____ Dataset content

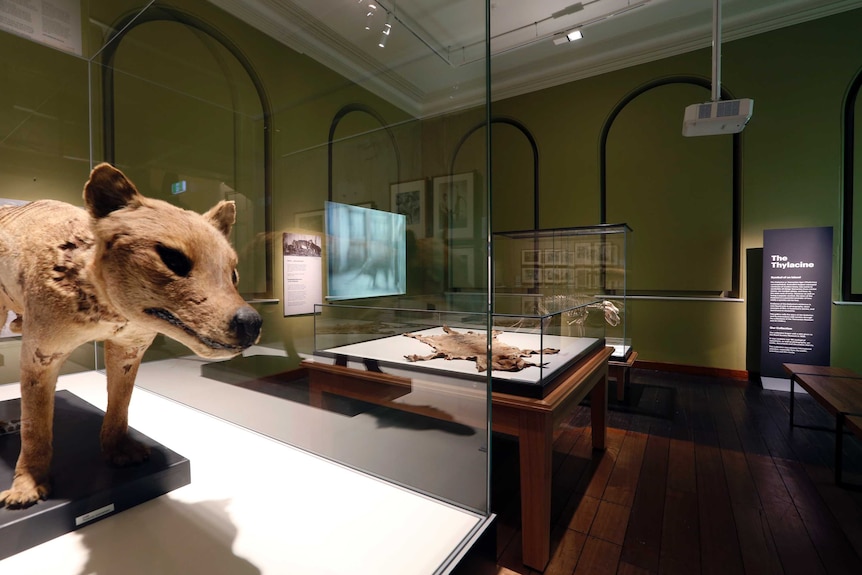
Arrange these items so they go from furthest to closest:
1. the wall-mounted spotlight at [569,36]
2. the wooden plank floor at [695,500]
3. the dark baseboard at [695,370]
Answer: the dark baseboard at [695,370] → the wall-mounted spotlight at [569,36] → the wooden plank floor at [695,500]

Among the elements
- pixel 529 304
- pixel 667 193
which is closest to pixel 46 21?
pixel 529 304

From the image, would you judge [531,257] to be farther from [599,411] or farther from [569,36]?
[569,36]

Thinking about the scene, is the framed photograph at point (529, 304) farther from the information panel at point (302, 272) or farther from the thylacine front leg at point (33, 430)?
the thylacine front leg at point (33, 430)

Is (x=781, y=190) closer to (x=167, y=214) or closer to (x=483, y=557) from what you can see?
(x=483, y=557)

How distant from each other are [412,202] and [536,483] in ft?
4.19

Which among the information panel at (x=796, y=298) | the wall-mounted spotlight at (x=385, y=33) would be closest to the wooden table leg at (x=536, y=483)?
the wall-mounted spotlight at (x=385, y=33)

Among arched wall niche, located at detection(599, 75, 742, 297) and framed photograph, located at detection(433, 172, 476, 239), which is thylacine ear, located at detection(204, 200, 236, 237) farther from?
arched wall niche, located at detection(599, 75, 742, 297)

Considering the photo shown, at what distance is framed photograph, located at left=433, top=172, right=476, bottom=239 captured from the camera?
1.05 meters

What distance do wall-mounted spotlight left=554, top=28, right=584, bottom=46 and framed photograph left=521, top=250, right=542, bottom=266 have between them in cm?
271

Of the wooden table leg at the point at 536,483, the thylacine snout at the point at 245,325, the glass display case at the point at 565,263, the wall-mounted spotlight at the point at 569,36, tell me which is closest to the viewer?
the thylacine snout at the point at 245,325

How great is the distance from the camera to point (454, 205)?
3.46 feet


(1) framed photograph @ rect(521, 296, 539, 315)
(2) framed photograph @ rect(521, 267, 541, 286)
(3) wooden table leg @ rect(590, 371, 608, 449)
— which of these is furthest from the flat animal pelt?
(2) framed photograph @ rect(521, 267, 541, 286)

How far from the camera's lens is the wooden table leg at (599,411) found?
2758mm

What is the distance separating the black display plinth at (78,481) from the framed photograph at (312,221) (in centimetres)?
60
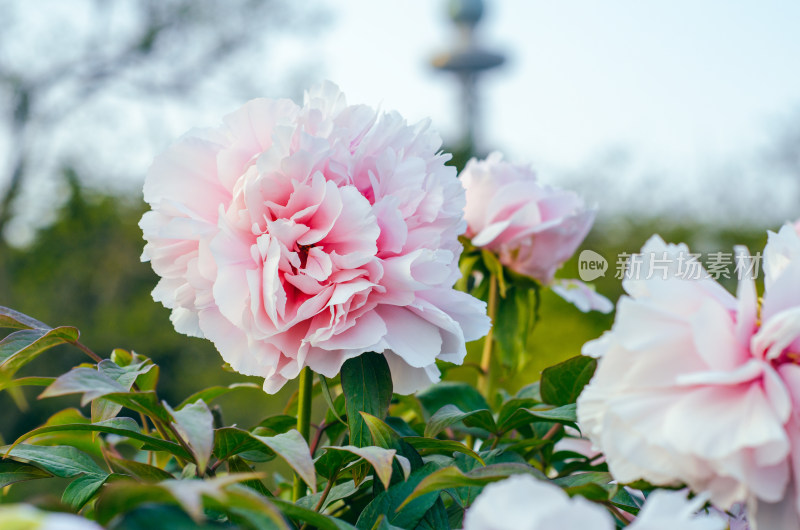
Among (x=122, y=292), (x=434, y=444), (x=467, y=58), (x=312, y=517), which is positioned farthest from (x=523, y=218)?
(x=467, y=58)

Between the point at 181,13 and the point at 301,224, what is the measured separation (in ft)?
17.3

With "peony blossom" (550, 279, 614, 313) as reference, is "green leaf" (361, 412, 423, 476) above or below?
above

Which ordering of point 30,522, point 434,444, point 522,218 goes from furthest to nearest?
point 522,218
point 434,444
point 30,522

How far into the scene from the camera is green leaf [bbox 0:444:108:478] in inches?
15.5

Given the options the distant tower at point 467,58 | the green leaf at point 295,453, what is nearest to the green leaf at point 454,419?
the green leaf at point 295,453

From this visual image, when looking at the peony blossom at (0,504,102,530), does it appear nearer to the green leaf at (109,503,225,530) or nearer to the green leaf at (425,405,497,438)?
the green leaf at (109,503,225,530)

________
____ Dataset content

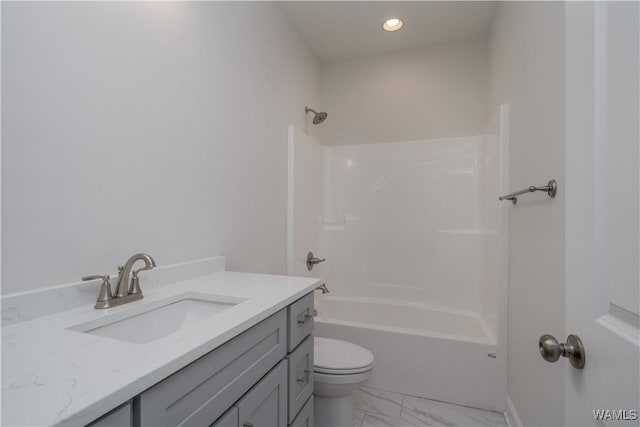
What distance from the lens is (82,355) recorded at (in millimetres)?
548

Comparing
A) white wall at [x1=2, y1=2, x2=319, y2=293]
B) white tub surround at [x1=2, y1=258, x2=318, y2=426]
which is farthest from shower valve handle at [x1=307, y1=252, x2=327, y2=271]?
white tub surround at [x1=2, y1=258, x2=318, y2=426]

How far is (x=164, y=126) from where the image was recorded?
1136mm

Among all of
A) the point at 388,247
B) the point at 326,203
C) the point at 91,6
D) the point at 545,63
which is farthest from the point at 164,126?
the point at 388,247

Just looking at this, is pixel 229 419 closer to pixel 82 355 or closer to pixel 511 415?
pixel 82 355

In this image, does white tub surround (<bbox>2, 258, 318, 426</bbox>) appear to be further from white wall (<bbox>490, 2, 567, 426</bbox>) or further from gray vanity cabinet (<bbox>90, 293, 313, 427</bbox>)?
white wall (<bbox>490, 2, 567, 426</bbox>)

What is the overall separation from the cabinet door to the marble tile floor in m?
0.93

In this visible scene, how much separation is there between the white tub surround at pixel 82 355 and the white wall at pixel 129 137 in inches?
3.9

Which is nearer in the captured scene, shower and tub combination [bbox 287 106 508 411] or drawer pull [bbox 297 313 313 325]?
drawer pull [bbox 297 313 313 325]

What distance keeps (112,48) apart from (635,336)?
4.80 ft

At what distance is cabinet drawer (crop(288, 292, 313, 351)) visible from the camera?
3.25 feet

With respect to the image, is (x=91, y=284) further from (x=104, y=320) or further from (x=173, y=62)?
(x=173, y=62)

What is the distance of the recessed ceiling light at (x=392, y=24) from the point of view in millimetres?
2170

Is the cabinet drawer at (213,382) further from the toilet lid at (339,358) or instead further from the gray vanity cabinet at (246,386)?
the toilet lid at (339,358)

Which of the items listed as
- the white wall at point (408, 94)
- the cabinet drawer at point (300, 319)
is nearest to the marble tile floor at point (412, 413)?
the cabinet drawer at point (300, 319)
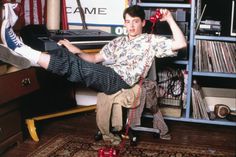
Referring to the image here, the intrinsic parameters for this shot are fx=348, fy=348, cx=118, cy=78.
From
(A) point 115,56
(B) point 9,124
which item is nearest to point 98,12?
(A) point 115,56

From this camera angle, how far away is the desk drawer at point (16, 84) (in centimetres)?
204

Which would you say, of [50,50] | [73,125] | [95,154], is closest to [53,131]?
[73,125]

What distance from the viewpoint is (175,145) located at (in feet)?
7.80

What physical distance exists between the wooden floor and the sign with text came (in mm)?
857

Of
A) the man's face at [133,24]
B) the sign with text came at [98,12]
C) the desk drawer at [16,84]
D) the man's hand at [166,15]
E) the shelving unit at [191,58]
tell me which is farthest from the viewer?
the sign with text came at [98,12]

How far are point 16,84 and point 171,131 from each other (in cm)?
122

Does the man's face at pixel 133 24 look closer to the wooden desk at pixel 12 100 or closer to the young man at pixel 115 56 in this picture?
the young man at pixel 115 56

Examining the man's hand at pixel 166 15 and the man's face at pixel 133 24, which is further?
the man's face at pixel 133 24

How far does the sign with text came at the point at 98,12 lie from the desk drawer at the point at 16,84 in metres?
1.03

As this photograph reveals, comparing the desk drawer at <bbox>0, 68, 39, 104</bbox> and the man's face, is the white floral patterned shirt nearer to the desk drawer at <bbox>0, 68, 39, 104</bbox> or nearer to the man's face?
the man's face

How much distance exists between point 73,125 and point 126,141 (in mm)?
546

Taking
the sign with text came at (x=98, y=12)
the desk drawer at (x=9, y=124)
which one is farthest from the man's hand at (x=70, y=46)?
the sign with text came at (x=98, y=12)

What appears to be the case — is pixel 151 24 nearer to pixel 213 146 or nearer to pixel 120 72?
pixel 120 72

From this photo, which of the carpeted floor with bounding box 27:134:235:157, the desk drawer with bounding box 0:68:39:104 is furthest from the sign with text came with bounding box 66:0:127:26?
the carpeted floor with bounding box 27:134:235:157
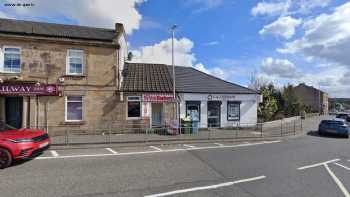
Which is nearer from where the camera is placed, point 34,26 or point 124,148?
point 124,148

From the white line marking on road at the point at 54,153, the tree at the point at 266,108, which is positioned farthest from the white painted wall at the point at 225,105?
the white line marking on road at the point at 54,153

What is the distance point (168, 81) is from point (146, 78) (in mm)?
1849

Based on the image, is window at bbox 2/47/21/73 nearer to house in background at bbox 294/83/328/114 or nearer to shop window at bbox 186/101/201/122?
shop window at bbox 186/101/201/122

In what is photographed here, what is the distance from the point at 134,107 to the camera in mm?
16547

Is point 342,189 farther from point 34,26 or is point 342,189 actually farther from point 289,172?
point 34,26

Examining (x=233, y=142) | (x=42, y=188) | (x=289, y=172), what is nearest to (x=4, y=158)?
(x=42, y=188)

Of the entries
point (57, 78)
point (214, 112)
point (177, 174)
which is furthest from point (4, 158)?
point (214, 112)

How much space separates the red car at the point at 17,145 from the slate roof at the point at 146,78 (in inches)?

________
____ Dataset content

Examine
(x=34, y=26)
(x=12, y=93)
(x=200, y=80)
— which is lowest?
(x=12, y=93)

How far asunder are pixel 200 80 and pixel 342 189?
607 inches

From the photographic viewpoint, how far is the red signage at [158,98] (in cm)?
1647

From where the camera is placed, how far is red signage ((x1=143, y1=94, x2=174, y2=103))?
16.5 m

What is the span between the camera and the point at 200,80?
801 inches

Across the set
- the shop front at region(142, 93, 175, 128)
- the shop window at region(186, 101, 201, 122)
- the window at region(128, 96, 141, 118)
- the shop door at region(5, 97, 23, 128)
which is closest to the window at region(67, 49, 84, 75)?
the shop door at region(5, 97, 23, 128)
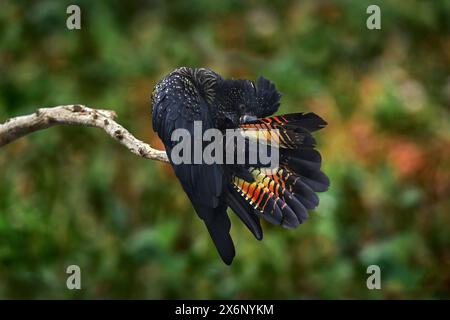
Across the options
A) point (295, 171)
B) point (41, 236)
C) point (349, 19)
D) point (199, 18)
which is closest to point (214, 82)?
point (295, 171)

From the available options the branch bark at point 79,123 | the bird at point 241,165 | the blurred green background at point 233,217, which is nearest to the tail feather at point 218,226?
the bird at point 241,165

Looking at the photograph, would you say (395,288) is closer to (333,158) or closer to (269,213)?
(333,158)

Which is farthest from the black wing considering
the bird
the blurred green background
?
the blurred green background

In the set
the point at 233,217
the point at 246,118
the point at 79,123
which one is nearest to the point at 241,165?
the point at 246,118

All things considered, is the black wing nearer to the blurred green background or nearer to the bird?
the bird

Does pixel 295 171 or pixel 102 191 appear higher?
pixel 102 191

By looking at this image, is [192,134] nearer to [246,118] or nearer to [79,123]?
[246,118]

________

- _Description of the task_: Starting at the line that contains "Arrange these items" and ending with the line that contains "Answer: the dark", including both, rewrite those lines of the entries as a numbered list without any blank lines.

- _Exercise output_:
1. Arrange these items so they go from furthest to closest:
2. 1. the wall-mounted spotlight at [569,36]
3. 2. the wooden plank floor at [695,500]
4. 3. the dark baseboard at [695,370]
5. Answer: the dark baseboard at [695,370] → the wall-mounted spotlight at [569,36] → the wooden plank floor at [695,500]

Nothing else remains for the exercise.